だが、索敵能力の高い召還獣を持つ京子が参戦すれば勝機はある。
京子は宮乃と和と共に少し離れたところで待機している。
ここに来るまで差ほど時間はかからないだろう。
静乃と龍之介は周囲を警戒するが、大蛇の尾で龍之介のレグルスを襲う。
「なんて攻撃力だ……あっちも地属性かよ」
「そのようだな」
レグルスに対しての一撃の威力から敵の大蛇もレグルス同様に地属性だと推測出来る。
「さて……どうするか……」
敵の位置が把握出来ない上に敵はこちらの位置を把握して攻撃してくる。
状況は厳しいが耐えるしかない。
静乃は周囲を警戒していたつもりだが、大蛇は音もなく静乃に接近して、大きな口を上げて静乃を今にも飲み込むかと言うところまで迫って来ていた。
「静乃!」
「しまっ!」
大蛇の接近を許してしまい、絶対絶命と思われたが、静乃の前に何かが降って来て、大蛇はそれをかわすために止まり闇に隠れた。
「何だ……鎌だと」
静乃の前には大きな鎌が地面に突き刺さっている。
どうやら、静乃を救ったのはこの鎌のようだ。
静乃は安堵するよりも前に、和が言っていた事を思い出す。
巨大な鎌の武装型の召還獣を持つ赤髪の死神。
「誰よ。
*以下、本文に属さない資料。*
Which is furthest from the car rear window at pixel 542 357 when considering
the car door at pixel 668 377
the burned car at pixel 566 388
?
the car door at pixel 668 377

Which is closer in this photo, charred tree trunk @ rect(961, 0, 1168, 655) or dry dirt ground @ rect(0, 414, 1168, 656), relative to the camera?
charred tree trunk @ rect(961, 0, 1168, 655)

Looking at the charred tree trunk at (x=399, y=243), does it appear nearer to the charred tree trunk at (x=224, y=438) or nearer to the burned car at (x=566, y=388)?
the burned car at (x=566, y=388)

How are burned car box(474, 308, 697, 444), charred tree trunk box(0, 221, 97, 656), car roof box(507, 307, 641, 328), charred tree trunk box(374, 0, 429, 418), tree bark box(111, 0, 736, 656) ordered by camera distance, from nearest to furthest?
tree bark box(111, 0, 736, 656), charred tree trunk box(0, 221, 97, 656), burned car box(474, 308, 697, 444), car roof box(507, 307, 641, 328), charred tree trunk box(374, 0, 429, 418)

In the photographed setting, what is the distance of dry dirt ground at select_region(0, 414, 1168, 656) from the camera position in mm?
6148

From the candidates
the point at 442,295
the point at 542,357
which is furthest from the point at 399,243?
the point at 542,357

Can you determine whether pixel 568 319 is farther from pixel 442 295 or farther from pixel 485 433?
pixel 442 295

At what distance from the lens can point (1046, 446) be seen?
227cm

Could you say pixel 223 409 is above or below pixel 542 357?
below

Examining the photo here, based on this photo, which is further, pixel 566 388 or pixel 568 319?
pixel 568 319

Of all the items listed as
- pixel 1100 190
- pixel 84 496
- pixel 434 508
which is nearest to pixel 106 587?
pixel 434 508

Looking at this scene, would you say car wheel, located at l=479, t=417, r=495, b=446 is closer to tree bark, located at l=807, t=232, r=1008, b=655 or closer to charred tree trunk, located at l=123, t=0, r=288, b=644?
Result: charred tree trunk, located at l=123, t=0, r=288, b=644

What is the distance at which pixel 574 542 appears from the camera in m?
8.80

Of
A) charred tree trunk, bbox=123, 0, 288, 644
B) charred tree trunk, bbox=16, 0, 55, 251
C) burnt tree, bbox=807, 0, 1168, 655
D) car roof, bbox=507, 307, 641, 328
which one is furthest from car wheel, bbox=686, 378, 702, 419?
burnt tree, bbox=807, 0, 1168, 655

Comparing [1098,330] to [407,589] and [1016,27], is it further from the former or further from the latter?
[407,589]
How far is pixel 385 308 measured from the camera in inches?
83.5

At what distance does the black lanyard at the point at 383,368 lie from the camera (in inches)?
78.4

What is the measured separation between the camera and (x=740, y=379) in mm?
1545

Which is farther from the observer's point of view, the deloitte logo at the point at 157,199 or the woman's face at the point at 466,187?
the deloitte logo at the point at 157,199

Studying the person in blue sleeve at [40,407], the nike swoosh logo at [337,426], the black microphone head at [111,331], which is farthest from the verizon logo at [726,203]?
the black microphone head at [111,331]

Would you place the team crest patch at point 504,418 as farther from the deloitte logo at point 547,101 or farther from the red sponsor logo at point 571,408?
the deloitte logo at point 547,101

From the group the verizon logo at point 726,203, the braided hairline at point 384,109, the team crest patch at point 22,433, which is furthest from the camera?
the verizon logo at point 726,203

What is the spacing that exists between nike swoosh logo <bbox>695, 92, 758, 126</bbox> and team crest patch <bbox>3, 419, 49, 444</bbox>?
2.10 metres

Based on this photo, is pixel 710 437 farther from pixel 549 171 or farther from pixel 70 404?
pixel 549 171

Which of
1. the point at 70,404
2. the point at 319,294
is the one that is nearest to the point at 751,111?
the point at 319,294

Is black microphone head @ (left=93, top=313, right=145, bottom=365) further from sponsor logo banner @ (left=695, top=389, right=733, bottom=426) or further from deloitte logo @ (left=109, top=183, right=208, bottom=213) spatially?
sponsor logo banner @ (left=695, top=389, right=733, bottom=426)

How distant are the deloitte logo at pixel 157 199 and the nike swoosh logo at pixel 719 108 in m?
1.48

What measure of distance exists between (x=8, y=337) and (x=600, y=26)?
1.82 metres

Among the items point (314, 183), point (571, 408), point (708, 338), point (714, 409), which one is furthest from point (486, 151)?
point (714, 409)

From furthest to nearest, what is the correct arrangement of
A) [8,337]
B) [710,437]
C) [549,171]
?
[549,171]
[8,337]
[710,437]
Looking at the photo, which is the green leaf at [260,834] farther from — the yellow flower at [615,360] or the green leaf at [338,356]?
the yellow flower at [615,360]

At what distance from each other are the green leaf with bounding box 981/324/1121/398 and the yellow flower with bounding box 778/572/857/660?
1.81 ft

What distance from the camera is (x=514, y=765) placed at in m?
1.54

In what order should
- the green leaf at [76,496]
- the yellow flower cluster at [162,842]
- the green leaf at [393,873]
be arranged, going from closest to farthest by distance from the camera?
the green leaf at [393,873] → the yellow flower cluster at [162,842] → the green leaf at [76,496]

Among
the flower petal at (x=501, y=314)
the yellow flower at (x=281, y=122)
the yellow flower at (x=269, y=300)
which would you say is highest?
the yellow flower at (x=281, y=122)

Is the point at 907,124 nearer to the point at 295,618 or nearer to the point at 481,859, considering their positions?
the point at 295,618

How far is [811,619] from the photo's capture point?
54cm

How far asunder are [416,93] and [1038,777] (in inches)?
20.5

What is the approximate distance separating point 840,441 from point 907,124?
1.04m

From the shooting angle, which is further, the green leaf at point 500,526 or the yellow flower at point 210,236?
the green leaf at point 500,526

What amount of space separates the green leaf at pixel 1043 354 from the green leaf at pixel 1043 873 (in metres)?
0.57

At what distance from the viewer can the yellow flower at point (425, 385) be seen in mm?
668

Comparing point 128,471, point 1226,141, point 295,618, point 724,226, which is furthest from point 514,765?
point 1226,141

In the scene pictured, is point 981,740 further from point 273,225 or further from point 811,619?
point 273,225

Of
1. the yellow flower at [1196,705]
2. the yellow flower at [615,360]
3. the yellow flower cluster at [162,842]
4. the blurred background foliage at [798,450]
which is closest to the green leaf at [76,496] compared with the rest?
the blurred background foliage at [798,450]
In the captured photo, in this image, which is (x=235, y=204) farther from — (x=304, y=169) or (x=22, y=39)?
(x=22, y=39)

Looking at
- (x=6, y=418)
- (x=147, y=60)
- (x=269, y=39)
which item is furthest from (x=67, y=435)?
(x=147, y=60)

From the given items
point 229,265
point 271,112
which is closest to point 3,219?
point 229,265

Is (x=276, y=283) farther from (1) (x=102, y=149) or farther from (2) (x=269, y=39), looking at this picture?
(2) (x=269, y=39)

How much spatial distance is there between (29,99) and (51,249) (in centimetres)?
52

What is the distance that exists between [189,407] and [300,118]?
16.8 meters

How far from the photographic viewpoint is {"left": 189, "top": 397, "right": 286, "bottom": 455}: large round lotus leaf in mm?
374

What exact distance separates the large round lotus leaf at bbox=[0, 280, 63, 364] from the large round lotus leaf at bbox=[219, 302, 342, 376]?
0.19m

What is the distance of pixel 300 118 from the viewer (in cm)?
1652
邪魔しないで頂戴」
「邪魔する気は毛頭ない」
どこからともなく、声が聞こえる。
静乃と龍之介は周囲を見渡して声の主を探す。
「しかし、お前の様な醜い奴は見るに堪えないのでな」
「静乃! あそこだ!」
龍之介の指に先は近くの民家の屋根だ。
そこには暗闇でもはっきりと分かる赤い髪の少女が公園を見下ろしている。
「よって、私がお前を裁く。醜いと言う事はそれだけで罪だからな」
赤髪の少女は偉そうな態度で腕を組んでいる。
「トウ」
赤髪の少女は高く飛び上がると空中で数回回る。
「シュタ」
そして、静乃の前に突き刺さっている鎌の上に着地する。
「心して見るが良い!」
赤髪の死神はそう高らかに宣言した。